I know Rogerian therapy doesn't touch me; I can talk until I'm blue in the face and nothing will shift.
In light of the above I would say it depends which Rogerian therapist you're talking to. Also it depends how many shifts have taken place in you since your previous encounter with therapy.

You say you know talk therapy doesn't work. I'm sure you're aware of this, but for the benefit of any lurkers I'll point out that the things we know have more impact on our lives than any external cues ever will. Therefore talk therapy is a waste of time for you.
I've thought about being hypnotised but I'm not sure I know enough about it.
... and that might be a good thing, but only if you go into it at least 50 per cent convinced it's effective.

To the untrained eye :lol: I and (not-so-coincidentally) the majority of people in my contacts book look like tree-hugging new agers. A significant number of us have degrees or doctorates as well as a healthy dose of cynicism. Time and again one of us will start an anecdote: "Something weird happened with one of my clients..."

Conversely, every now and again I meet Mr or Ms Cynical Pragmatist, those people who trust only what they can perceive with at least one of their five senses. My best friend is Chief Pragmatist; perhaps that's why she's my best friend. I often find myself envying the CPs because their lives and their decision-making look so uncomplicated to me. It works for them, too, lucky devils. They immediately discount any psychic experience as coincidence; in fact my best friend would tell you she's never had a psychic experience. Just like your knowledge of talk therapy, I know I could never be a pragmatist without some kind of lobotomy.
Though maybe I don't need therapy at all?
When you get to "I don't need therapy at all" without the maybe and the question mark, it will be the truth. Whether you can get there on your own is another matter, because usually it takes outside factors to change our minds, and a good talk therapist would question your ideas about yourself.
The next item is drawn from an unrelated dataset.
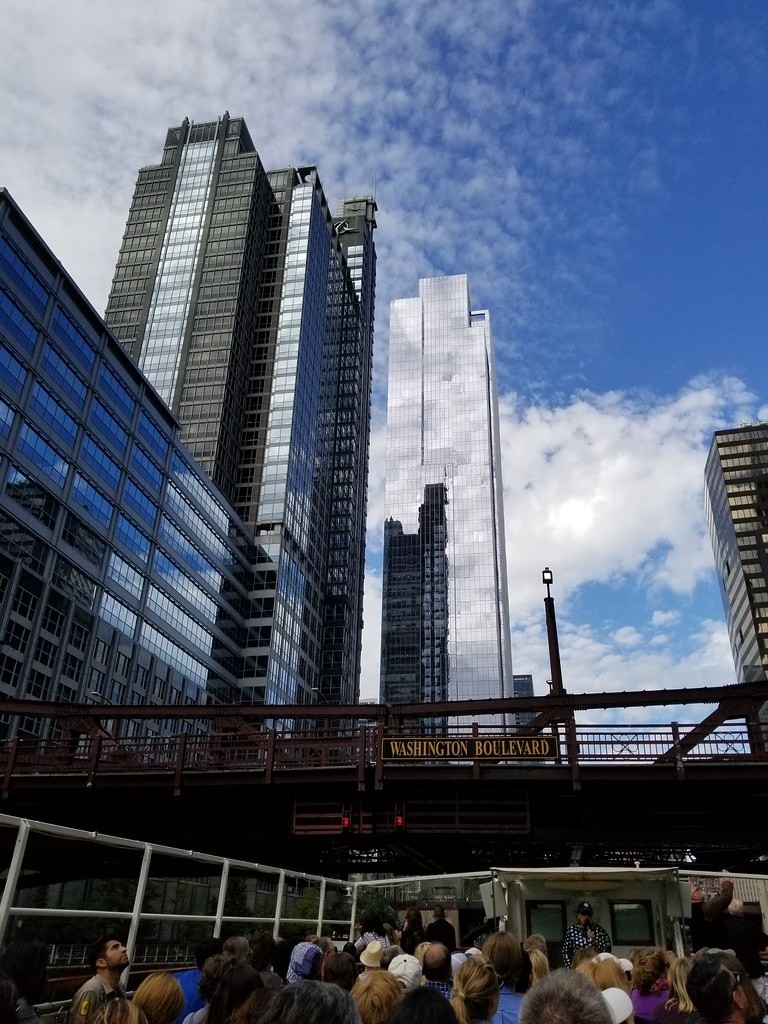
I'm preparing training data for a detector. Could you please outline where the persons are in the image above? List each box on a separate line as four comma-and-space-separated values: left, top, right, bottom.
0, 899, 768, 1024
For example:
Maybe I just need a big kick; to count my blessings, go out and help others more, live on my own and support myself?
What do you mean by a big kick? If you mean a wild sexual experience, an acid trip or a thrilling car chase, maybe you do. If (as I suspect) a "big kick" involves a heavy boot aimed your way... Ouch! You've already had too many of them. You need a warm hug more than you need another dose of violence.

Count your blessings? Yes, when noticing what's good in your life lifts your spirits. If there's any suspicion of "Herbie you ungrateful brat, what's the matter with you?" -- again, that's an attack on yourself.

Go out and help others? Again, lovely stuff. When it arises spontaneously almost all of us find it boosts self-esteem. But (always a but!), could it mean "I'm not worth much unless I'm doing something for someone else. Others matter more than I do. What a selfish person I am!" etc.?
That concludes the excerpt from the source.